Source text Start Marker

Back to Electric

Analysis: FlushTracker stuck flush bug (#3985)

packages/sync-service/plans/2026-03-09-issue-3985/analysis.md

latest5.2 KB
Original Source

Analysis: FlushTracker stuck flush bug (#3985)

The bug

In publish/2 (shape_log_collector.ex:572-579), FlushTracker only processes transaction fragments that have commit != nil. When a multi-fragment transaction's non-commit fragments are flushed to storage before the commit fragment arrives, the flush notification is lost because FlushTracker hasn't registered the shape yet. After the commit arrives and registers the shape, no new flush fires (the write buffer is already empty and the flush timer is cancelled), leaving the shape stuck in FlushTracker forever and blocking the global flush offset from advancing.

Reproduction sequence

  1. F1 (non-commit) arrives -> Consumer writes matching changes -> storage flushes
  2. Consumer reports flush -> FlushTracker ignores it (shape not tracked)
  3. F2 (commit) arrives -> FlushTracker registers shape with last_sent = commit.last_log_offset
  4. Storage buffer is empty, timer cancelled -> no new :flushed message -> shape stuck forever -> global flush offset never advances

Where the filtering happens

ShapeLogCollector (shape_log_collector.ex:572-579):

elixir
flush_tracker =
  case event do
    %TransactionFragment{commit: commit} when not is_nil(commit) ->
      FlushTracker.handle_txn_fragment(state.flush_tracker, event, affected_shapes)
    _ ->
      state.flush_tracker
  end

FlushTracker (flush_tracker.ex:149-155):

elixir
def handle_txn_fragment(
      %__MODULE__{} = state,
      %TransactionFragment{commit: nil},
      _affected_shapes
    ) do
  state
end

Both locations discard non-commit fragments.

Root cause context

This was introduced in PR #3783 which added per-transaction-fragment writing to storage. Before that PR, consumers only wrote complete transactions, so only commit fragments were relevant to FlushTracker. With per-fragment writes, consumers write and flush data from non-commit fragments too, making the commit-only tracking insufficient.

Required changes

1. FlushTracker (flush_tracker.ex)

Merge the two handle_txn_fragment clauses into one that handles ALL fragments:

  • Always: Track affected shapes (update last_flushed map and min_incomplete_flush_tree).
  • Only on commit (commit != nil): Update last_seen_offset and call update_global_offset/notify.

Remove the commit: nil no-op clause (lines 149-155). Drop the commit: %Commit{} pattern requirement from the main clause (line 104). Guard the last_seen_offset update (line 137) and update_global_offset call (lines 141-146) behind a commit != nil check.

This ensures shapes are registered early (when non-commit fragments arrive), so subsequent flush notifications from Consumers are properly handled, while avoiding notifying ReplicationClient about non-committed data.

The Commit alias becomes unused after removing the pattern match and can be dropped.

2. ShapeLogCollector (shape_log_collector.ex)

In publish/2 (lines 572-579), remove the case event do condition and always pass the event to FlushTracker:

elixir
flush_tracker = FlushTracker.handle_txn_fragment(state.flush_tracker, event, affected_shapes)

Source text End Marker

*Instructions for the task*.
Answer these from the FlushTracker bug analysis, one line each:
(a) Which pull request introduced the bug?
(b) Why does FlushTracker ignore the Consumer's flush report in step 2 of the reproduction sequence?
(c) Which alias becomes unused after the pattern match is removed?

Dataset content Start Marker

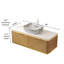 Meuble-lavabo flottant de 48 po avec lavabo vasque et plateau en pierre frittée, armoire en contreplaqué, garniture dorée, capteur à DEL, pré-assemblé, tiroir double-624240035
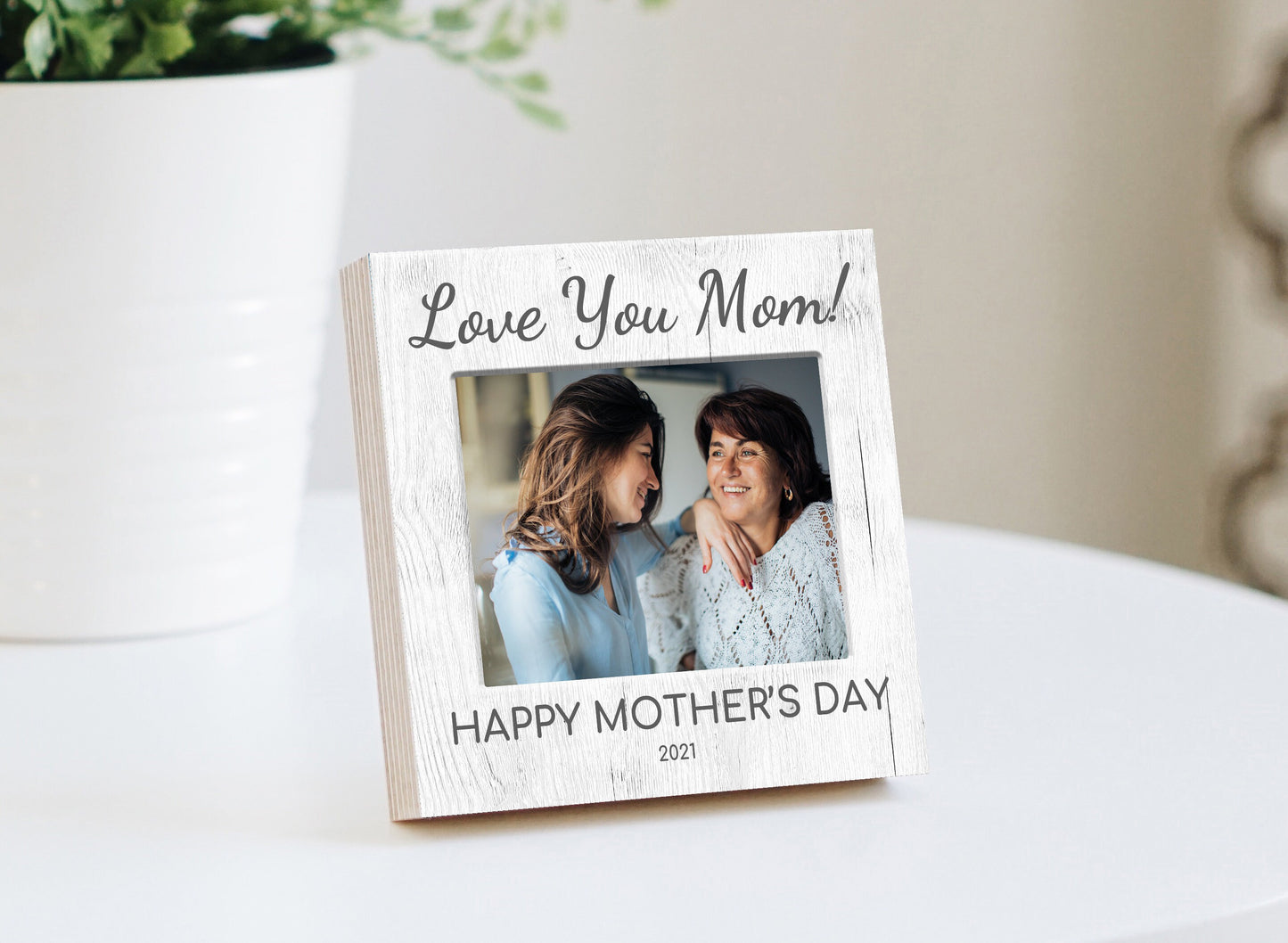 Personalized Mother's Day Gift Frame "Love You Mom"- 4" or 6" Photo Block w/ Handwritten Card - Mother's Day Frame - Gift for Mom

Dataset content End Marker

*Your response*.
(a) PR #3783
(b) The shape is not tracked yet.
(c) The Commit alias